Ethylene glycol is a high-production-volume chemical ; it breaks down in air in about 10 days and in water or soil in a few weeks. It enters the environment through the dispersal of ethylene glycol-containing products, especially at airports, where it is used in deicing agents for runways and aeroplanes.
From Wikipedia, the free encyclopedia. Not to be confused with Propylene glycolDiethylene glycolor Glycol.
Ethylene glycol 1,2-Ethanediol Ethylene alcohol Hypodicarbonous acid Msdss glycol 1,2-Dihydroxyethane.
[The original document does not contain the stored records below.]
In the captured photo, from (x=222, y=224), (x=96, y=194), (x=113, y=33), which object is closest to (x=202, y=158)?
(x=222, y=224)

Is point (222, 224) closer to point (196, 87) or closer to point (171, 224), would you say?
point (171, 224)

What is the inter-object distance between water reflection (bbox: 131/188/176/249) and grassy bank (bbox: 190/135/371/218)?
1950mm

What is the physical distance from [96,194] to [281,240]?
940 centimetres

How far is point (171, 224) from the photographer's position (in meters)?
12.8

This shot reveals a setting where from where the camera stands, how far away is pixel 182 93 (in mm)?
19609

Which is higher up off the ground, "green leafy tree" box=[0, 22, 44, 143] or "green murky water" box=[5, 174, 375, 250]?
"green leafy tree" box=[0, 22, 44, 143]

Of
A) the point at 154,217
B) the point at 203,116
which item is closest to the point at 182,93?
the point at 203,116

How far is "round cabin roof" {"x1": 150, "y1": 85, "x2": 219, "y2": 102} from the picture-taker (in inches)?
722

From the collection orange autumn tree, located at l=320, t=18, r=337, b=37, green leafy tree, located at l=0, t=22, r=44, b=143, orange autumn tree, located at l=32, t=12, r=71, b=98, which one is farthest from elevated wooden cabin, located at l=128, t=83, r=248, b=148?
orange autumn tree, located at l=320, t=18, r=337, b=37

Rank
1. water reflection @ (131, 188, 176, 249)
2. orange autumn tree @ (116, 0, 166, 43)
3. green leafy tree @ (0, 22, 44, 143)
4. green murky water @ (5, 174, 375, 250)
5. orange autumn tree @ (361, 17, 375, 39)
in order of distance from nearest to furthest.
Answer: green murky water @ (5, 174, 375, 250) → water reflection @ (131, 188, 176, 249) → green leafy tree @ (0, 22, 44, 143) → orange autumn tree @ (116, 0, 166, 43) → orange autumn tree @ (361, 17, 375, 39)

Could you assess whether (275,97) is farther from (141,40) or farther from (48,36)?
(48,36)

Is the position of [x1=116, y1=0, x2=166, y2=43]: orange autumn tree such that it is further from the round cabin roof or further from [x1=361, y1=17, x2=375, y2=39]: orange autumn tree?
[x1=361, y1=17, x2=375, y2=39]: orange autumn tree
Industrial-grade propylene glycol usually has a slightly bitter or acrid taste due to impurities.
See the article on propylene glycol for more information. The relative sweetness of ethylene glycol  and propylene glycol  is discussed in the Merck Index, and neither compound is described as bitter.
Archived from the original on July 14, Elsevier, Ruthenium catalyzed hydrogenation of dimethyl oxalate to ethylene glycolJ. Retrieved April 25, The Organic Synthesis Archive.
Protective Groups in Organic Synthesis Third ed. Retrieved December 30, National Institute for Occupational Safety ethanediool Health. Retrieved December 31, Royal Society of Chemistry. The Rested Dog Inn. Retrieved October 11, Consumer Specialty Products Association. Archived from the original on 28 December Retrieved 30 June Retrieved 27 August Ethylene glycol [ citation needed ].